In die casting, draft angle is a small taper on vertical surfaces. It usually measures between 0.5 and 3 degrees. Its job is simple: let parts come out of the die without damage.
Think of a baking pan. If the sides were straight up, your cake would never come out. The slight slope in the pan lets it release cleanly. Die casting works the same way.
This guide explains why draft angle matters. You will learn how to choose the right angle for your material and part shape. You will see real examples of what happens when angles are wrong. And you will get practical rules you can use today.
What Exactly Is Draft Angle?
The Simple Definition
Draft angle is the slope added to vertical walls of a die casting part. It creates a slight taper from the parting line to the deepest point of the cavity.
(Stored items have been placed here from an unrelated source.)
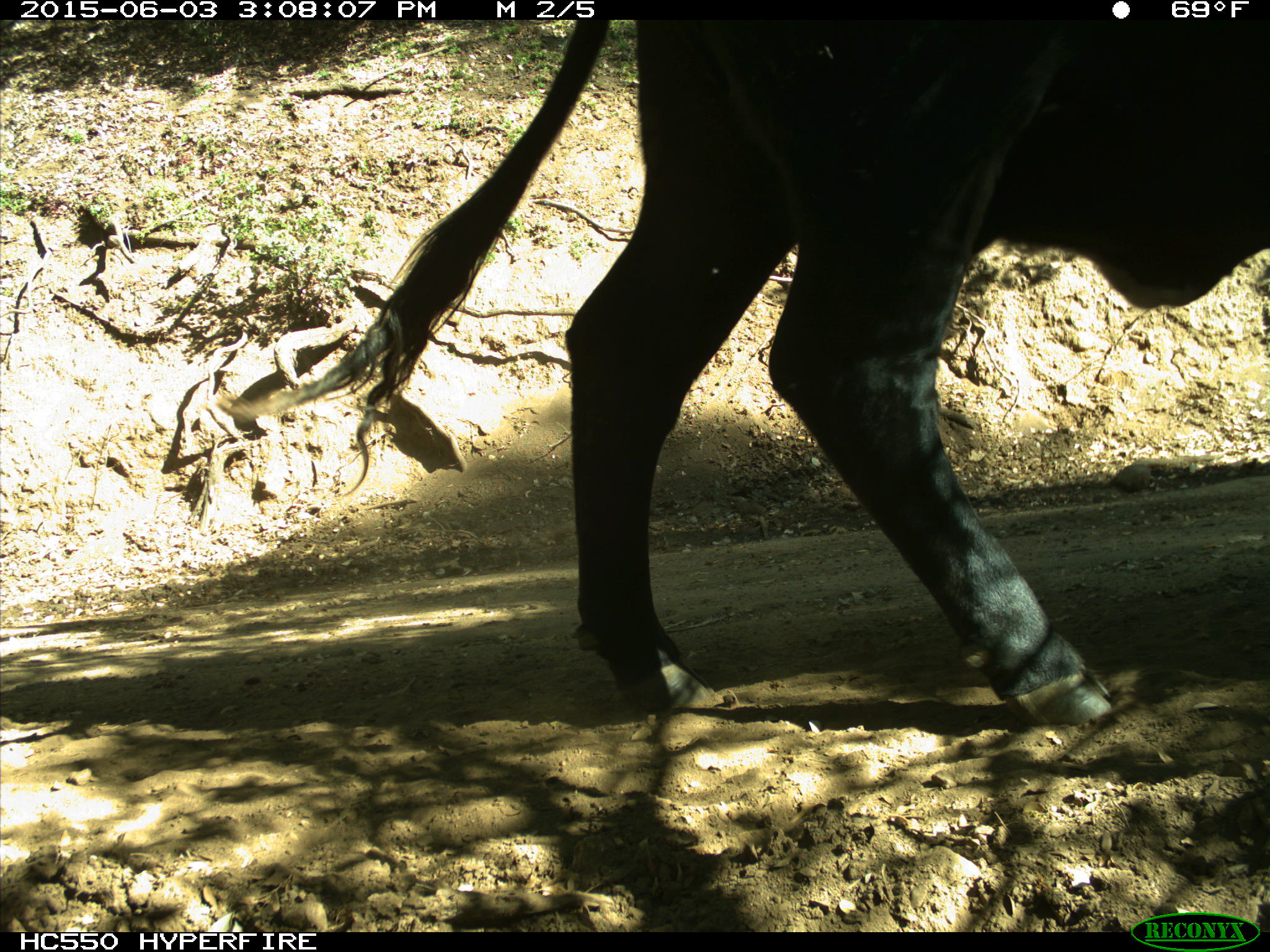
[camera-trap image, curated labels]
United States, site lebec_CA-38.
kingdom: Animalia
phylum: Chordata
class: Mammalia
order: Artiodactyla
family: Bovidae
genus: Bos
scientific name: Bos taurus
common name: domestic cow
Without this slope, the part would have parallel walls. When the metal cools and shrinks, it grips the die tightly. Removing it requires force. That force can:
- Scratch the die surface
- Distort the part shape
- Crack thin sections
- Wear out ejection pins
With the right draft, the part slides out smoothly. The friction drops. The die lasts longer. Your rejection rate falls.
How Draft Angle Works
When you add draft, you create a gap. As the ejector pins push the part, one side releases first. The part tilts slightly, breaking the vacuum and reducing contact area.
Here is a simple comparison:
| Without Draft | With Draft |
|---|---|
| Full surface contact | Reduced contact area |
| High friction force | Low friction force |
| Risk of sticking | Smooth ejection |
| Potential part damage | Clean part release |
What Happens When You Get Draft Angle Wrong?
The Sticking Problem
A manufacturer made aluminum housings with zero draft on a 50 mm deep wall. Every cycle, the part stuck. Operators increased ejector pin force. The pins broke. Then the die surface scratched.
They added 1.5 degrees of draft. The sticking stopped. Ejector pin life increased by 300%. Scrap rate dropped from 8% to under 1%.
When your part sticks, you lose more than time. You lose die life, tooling reliability, and production consistency.
The Dimensional Failure
Draft affects dimensions. If you design without considering it, your finished part may not fit assembly.
Real example: An automotive supplier made a steering knuckle with 0.5 degrees of draft on a critical mounting surface. The mating part required a flat surface. The draft caused a gap. Assemblies failed.
They had to recut the die at a cost of $15,000 and lost 3 weeks of production.
Draft must be planned from the start. Adding it later is expensive.
The Surface Damage
Too little draft creates drag marks. As the part slides out, sharp edges of the die scrape the surface. This is visible on cosmetic parts.
A consumer electronics company made handheld device housings. With 0.5 degrees of draft, they saw visible drag lines. Increasing to 1 degree eliminated the marks. They saved $2 per part in secondary finishing.